__RECORDS FOR PROCESSING__
########
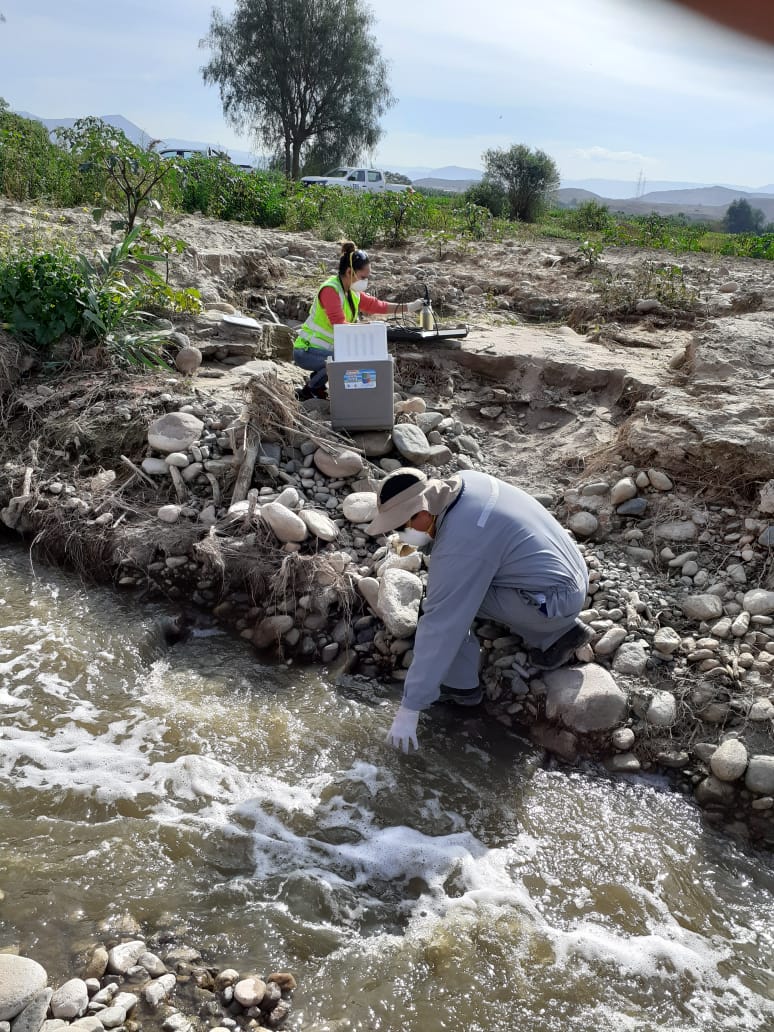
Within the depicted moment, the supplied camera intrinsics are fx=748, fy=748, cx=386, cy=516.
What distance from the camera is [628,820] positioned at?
296cm

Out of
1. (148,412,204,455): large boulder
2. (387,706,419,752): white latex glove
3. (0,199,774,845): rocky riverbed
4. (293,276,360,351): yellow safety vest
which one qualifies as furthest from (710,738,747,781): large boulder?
(293,276,360,351): yellow safety vest

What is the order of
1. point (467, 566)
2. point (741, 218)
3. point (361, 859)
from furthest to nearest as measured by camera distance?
point (741, 218) < point (467, 566) < point (361, 859)

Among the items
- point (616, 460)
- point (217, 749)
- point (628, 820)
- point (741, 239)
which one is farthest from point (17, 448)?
point (741, 239)

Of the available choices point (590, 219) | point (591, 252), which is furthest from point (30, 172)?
point (590, 219)

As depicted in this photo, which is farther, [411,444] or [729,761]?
[411,444]

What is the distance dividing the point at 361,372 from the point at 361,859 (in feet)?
9.00

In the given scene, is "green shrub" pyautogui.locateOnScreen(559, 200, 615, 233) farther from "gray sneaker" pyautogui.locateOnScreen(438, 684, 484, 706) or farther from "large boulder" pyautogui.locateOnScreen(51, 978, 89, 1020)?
"large boulder" pyautogui.locateOnScreen(51, 978, 89, 1020)

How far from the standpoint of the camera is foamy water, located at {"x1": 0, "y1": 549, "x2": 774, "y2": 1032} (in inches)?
91.8

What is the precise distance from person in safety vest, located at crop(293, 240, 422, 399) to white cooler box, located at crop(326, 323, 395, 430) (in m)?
0.57

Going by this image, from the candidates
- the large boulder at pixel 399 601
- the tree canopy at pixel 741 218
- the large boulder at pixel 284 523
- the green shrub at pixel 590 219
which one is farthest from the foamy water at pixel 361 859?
the tree canopy at pixel 741 218

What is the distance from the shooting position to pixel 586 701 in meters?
3.22

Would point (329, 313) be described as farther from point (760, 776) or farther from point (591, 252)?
point (591, 252)

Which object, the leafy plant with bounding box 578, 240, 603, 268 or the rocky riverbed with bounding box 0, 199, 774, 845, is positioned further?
the leafy plant with bounding box 578, 240, 603, 268

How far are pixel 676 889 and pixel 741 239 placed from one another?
12.2 metres
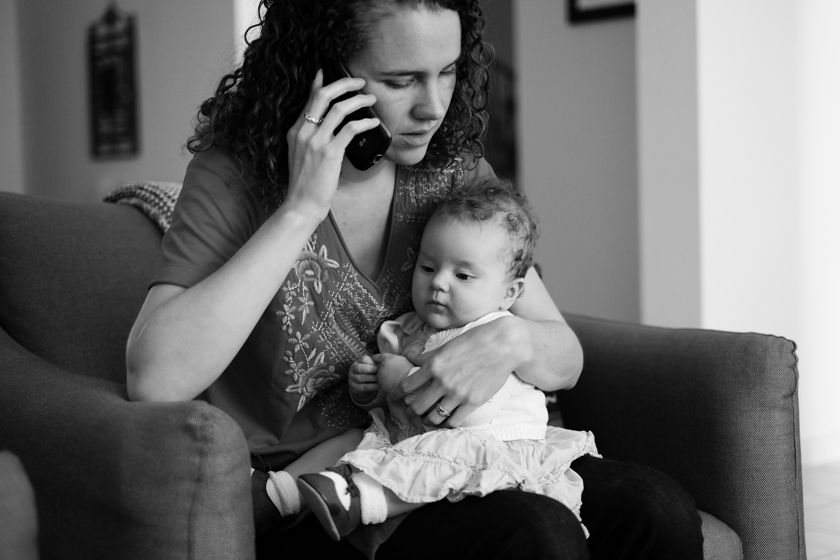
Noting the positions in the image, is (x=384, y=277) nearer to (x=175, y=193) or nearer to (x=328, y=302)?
(x=328, y=302)

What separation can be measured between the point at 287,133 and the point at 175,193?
1.91ft

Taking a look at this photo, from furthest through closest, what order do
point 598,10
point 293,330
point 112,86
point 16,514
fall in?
point 112,86 → point 598,10 → point 293,330 → point 16,514

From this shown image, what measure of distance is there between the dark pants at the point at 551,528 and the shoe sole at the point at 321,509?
71mm

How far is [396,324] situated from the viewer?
1.44 metres

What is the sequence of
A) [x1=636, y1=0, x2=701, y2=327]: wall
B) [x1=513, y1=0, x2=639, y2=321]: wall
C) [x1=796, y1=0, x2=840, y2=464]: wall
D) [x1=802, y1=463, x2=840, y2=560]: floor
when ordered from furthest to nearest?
[x1=513, y1=0, x2=639, y2=321]: wall
[x1=796, y1=0, x2=840, y2=464]: wall
[x1=636, y1=0, x2=701, y2=327]: wall
[x1=802, y1=463, x2=840, y2=560]: floor

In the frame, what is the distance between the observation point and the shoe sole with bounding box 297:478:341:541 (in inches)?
43.0

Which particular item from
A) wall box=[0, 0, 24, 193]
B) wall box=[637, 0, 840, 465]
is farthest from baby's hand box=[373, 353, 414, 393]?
wall box=[0, 0, 24, 193]

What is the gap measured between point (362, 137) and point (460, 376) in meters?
0.40

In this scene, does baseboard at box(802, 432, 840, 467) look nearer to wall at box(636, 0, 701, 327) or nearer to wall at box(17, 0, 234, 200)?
wall at box(636, 0, 701, 327)

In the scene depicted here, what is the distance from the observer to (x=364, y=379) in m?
1.35

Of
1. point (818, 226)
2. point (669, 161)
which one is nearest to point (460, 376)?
point (669, 161)

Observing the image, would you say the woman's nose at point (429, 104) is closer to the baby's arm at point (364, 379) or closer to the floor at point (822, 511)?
the baby's arm at point (364, 379)

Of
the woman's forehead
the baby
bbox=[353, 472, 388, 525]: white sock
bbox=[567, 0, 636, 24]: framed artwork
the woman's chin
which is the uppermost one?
bbox=[567, 0, 636, 24]: framed artwork

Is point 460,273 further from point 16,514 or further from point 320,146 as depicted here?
point 16,514
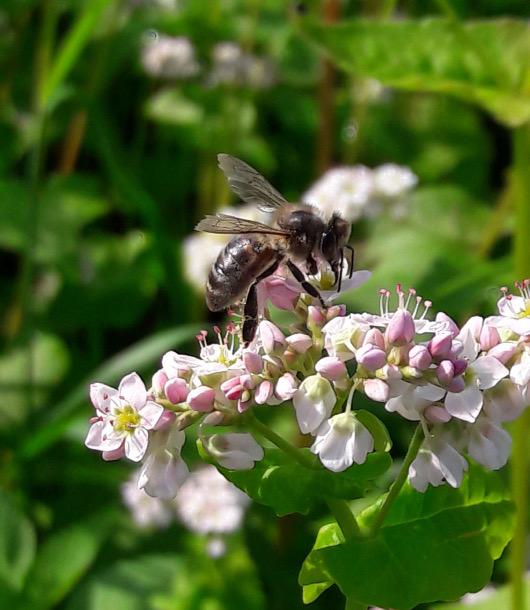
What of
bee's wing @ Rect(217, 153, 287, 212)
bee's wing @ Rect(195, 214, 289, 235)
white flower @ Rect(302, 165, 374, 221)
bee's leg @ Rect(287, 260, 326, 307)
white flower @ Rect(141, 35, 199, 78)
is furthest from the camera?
white flower @ Rect(141, 35, 199, 78)

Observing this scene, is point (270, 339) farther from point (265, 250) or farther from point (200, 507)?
point (200, 507)

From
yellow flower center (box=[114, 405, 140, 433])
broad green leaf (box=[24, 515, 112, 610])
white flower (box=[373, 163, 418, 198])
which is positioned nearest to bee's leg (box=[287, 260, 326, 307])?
yellow flower center (box=[114, 405, 140, 433])

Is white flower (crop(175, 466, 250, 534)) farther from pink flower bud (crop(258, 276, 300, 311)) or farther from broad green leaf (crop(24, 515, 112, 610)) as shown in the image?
pink flower bud (crop(258, 276, 300, 311))

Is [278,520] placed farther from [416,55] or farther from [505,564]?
[416,55]

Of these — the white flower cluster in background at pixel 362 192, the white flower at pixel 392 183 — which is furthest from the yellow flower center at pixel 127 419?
the white flower at pixel 392 183

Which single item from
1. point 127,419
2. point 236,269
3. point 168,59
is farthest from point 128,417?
point 168,59
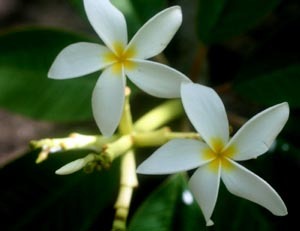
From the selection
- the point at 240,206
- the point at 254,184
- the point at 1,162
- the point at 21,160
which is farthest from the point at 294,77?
the point at 1,162

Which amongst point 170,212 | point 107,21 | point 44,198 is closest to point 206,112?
point 107,21

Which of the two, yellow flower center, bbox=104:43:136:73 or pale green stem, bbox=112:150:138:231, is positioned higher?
yellow flower center, bbox=104:43:136:73

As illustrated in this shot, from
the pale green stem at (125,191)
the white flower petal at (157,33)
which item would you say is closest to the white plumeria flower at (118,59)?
the white flower petal at (157,33)

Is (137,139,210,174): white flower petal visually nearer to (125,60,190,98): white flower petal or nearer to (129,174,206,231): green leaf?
(125,60,190,98): white flower petal

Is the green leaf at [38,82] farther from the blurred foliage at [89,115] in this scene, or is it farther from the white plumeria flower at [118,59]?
the white plumeria flower at [118,59]

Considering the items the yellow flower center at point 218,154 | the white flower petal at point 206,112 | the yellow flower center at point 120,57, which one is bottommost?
the yellow flower center at point 218,154

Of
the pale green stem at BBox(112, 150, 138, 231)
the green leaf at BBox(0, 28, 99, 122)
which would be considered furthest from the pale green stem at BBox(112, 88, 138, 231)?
the green leaf at BBox(0, 28, 99, 122)
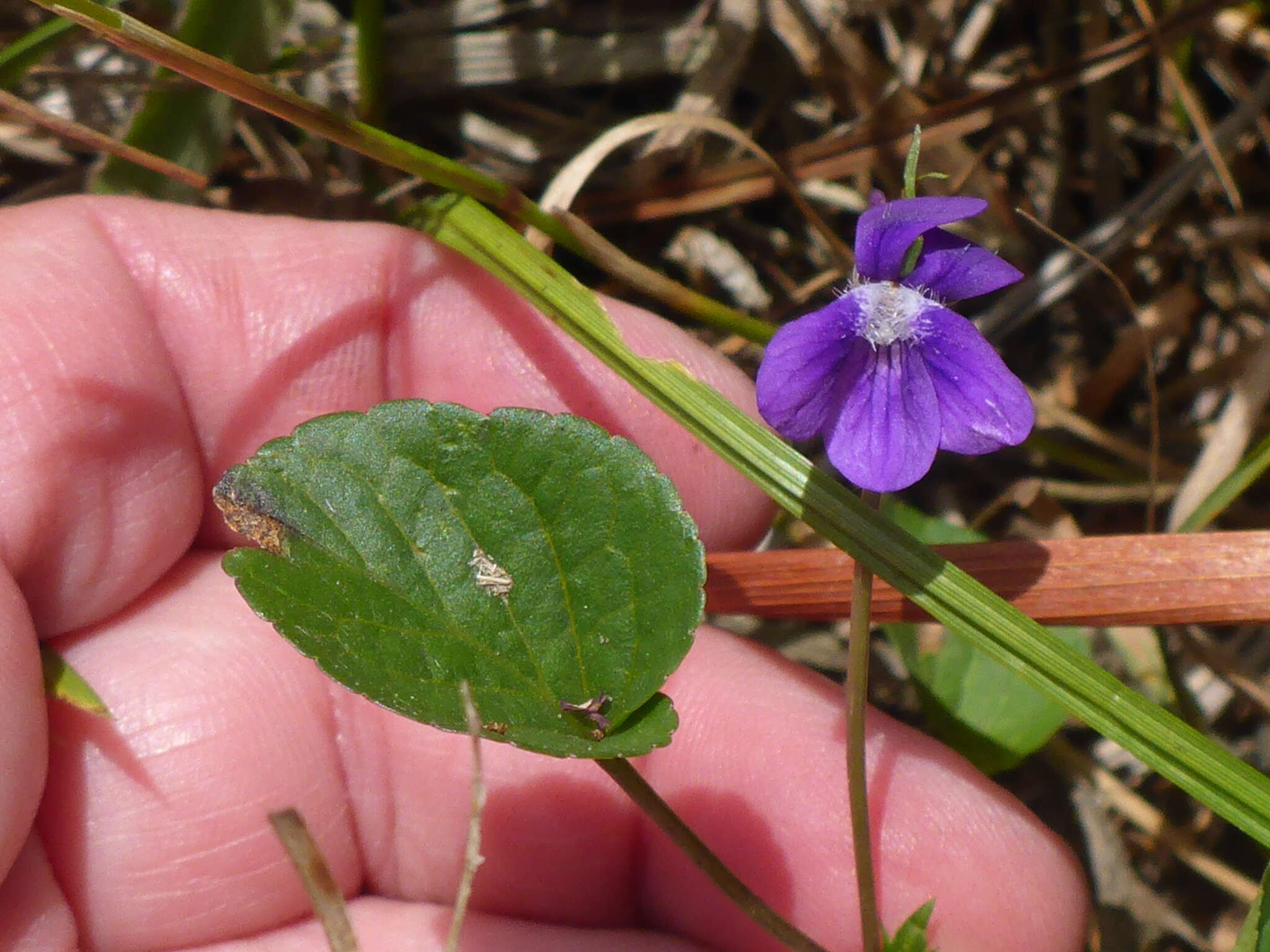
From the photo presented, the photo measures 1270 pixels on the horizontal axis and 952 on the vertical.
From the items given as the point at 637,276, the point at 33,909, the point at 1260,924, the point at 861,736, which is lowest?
the point at 33,909

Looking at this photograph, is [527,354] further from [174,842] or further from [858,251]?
[174,842]

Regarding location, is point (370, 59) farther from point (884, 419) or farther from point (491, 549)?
point (884, 419)

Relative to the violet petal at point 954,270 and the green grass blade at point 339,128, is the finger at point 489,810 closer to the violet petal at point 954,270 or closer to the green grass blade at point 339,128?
the green grass blade at point 339,128

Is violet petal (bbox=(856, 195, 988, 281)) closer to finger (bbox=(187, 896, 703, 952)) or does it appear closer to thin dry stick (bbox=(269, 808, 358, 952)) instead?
thin dry stick (bbox=(269, 808, 358, 952))

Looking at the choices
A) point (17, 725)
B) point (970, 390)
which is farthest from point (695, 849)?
point (17, 725)

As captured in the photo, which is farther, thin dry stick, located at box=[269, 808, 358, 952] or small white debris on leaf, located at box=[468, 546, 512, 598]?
small white debris on leaf, located at box=[468, 546, 512, 598]

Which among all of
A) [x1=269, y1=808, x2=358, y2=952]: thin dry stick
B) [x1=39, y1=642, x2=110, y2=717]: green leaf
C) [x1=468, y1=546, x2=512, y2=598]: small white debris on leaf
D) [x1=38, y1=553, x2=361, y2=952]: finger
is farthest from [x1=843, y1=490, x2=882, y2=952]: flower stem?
[x1=39, y1=642, x2=110, y2=717]: green leaf
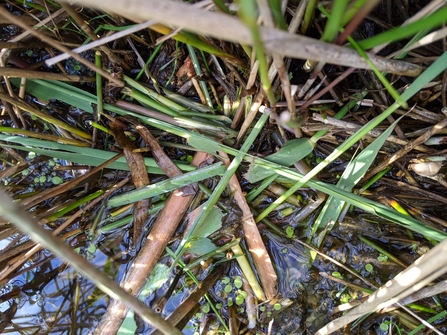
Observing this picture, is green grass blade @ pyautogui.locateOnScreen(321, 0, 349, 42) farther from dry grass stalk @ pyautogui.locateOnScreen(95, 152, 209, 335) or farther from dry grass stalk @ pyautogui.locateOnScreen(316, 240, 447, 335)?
########
__WHAT YOU WILL DO__
Starting at the line that contains "Regarding location, is", write out every line through the final line of the entries, word for word; skip any pictures.

__TASK RESULT__
Regarding location, is point (370, 59) farther from point (884, 419) or farther from point (491, 549)?
point (884, 419)

Relative to the violet petal at point 954,270 and the green grass blade at point 339,128, is the finger at point 489,810 closer to the violet petal at point 954,270 or closer to the green grass blade at point 339,128?
the green grass blade at point 339,128

Is violet petal (bbox=(856, 195, 988, 281)) closer to finger (bbox=(187, 896, 703, 952)) or does it appear closer to thin dry stick (bbox=(269, 808, 358, 952)) instead?
thin dry stick (bbox=(269, 808, 358, 952))

Looking at the choices
A) point (17, 725)
B) point (970, 390)
which is farthest from point (695, 849)?
point (17, 725)

As captured in the photo, which is farther, thin dry stick, located at box=[269, 808, 358, 952] or small white debris on leaf, located at box=[468, 546, 512, 598]?
small white debris on leaf, located at box=[468, 546, 512, 598]

Which among all of
A) [x1=269, y1=808, x2=358, y2=952]: thin dry stick
B) [x1=39, y1=642, x2=110, y2=717]: green leaf
C) [x1=468, y1=546, x2=512, y2=598]: small white debris on leaf
D) [x1=38, y1=553, x2=361, y2=952]: finger
is farthest from [x1=843, y1=490, x2=882, y2=952]: flower stem?
[x1=39, y1=642, x2=110, y2=717]: green leaf
Observing this picture, is green grass blade @ pyautogui.locateOnScreen(321, 0, 349, 42) farther from dry grass stalk @ pyautogui.locateOnScreen(95, 152, 209, 335) or farther from dry grass stalk @ pyautogui.locateOnScreen(316, 240, 447, 335)?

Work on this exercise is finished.